==== TEXTE ====

L'analyse biologique des leucémies aiguës à la recherche de mutations acquises des cellules leucémiques a commencé avec l'étude du caryotype et la découverte du chromosome Philadelphie associé à la leucémie myéloïde chronique [1, 2]. Cette approche s'est révélée par la suite extrêmement fructueuse, même si aucun Ph2 n'a pu concurrencer le Ph1…, et a été suivie de la découverte de nombreuses autres anomalies chromosomiques acquises, récurrentes et souvent spécifiques d'un sous-type de leucémie. La détection de celles-ci a ensuite été facilitée par l'hybridation in situ avec révélation par fluorescence (FISH) et la mise en évidence de transcrits de fusion par RT-PCR. Les étapes ultérieures ont été moléculaires avec l'analyse des ARN et de l'ADN de la cellule leucémique, et les progrès de la génétique ont permis des approches de plus en plus exhaustives, allant de la recherche ciblée d'anomalies à l'étude de l'ensemble de l'exome puis du génome des cellules leucémiques. Ces différentes approches mises aujourd'hui à la disposition des cliniciens, localement ou via des plateformes dédiées, comme celles de Plan France médecine génomique 2025, permettent désormais de décrire le “paysage génomique” d'un type précis de leucémie [3]. Les résultats délivrés par ces approches génétiques se sont accompagnés d'une confrontation, parfois brutale, entre les hématologues cliniciens et la génétique fondamentale. L'interprétation de la valeur clinique d'un variant peut de fait impliquer, avec l'identification d'anomalies potentiellement constitutionnelles, non seulement le patient, mais aussi l'ensemble de ses apparentés.

==== DONNÉES EXTRAITES ====

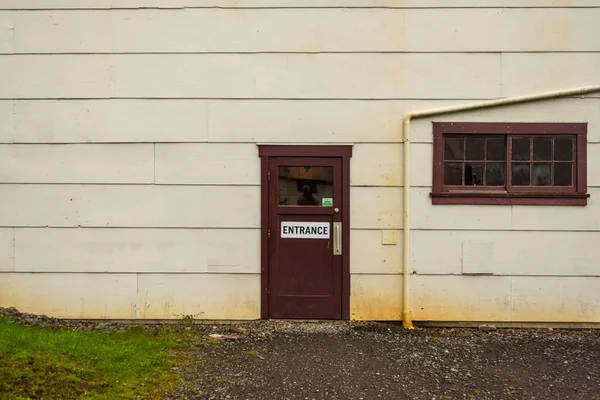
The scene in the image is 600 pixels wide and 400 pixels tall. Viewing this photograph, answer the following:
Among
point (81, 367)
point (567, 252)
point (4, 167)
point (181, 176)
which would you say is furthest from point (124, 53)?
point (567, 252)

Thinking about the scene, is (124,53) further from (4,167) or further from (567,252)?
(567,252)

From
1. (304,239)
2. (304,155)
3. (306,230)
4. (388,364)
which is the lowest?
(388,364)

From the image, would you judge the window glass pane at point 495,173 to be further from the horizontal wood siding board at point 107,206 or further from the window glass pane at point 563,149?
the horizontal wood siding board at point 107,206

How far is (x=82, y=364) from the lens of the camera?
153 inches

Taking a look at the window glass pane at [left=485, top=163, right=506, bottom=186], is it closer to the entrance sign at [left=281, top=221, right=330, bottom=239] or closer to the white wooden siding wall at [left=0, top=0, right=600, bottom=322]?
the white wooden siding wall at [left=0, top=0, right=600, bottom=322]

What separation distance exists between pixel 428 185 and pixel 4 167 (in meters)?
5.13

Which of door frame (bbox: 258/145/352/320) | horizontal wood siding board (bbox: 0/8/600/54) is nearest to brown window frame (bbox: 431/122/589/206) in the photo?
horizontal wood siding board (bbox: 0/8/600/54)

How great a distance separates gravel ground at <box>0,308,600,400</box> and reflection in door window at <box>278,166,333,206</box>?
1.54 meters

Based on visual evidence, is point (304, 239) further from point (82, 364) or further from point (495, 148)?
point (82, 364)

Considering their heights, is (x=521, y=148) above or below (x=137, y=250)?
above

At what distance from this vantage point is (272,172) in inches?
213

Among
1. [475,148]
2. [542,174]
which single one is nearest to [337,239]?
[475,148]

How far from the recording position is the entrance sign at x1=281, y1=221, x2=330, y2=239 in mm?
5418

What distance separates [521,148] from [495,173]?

====
==== DONNÉES EXTRAITES ====

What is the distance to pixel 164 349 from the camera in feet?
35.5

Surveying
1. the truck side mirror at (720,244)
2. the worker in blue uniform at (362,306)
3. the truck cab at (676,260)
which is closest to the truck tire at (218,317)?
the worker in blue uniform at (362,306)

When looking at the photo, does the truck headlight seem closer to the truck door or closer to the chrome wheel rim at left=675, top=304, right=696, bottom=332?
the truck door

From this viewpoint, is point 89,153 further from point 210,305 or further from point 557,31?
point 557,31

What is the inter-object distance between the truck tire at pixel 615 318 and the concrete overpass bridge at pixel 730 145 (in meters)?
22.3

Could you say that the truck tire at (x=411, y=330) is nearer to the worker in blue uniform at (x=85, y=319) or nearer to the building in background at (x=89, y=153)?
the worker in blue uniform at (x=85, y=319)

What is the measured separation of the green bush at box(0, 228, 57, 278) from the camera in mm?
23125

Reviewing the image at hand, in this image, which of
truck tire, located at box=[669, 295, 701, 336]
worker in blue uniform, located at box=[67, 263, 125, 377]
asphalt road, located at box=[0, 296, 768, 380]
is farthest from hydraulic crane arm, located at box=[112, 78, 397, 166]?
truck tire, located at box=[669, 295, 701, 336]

====

# OBJECTIF
D'après le texte sur l'analyse génétique des leucémies, qu'est-ce qui, dans les cellules leucémiques, a été analysé ou étudié lors des étapes moléculaires ? Donnez la liste complète. Les entrées forment un matériau à part, sans lien avec le texte.

# RÉPONSE
Les ARN, l'ADN, l'ensemble de l'exome et le génome.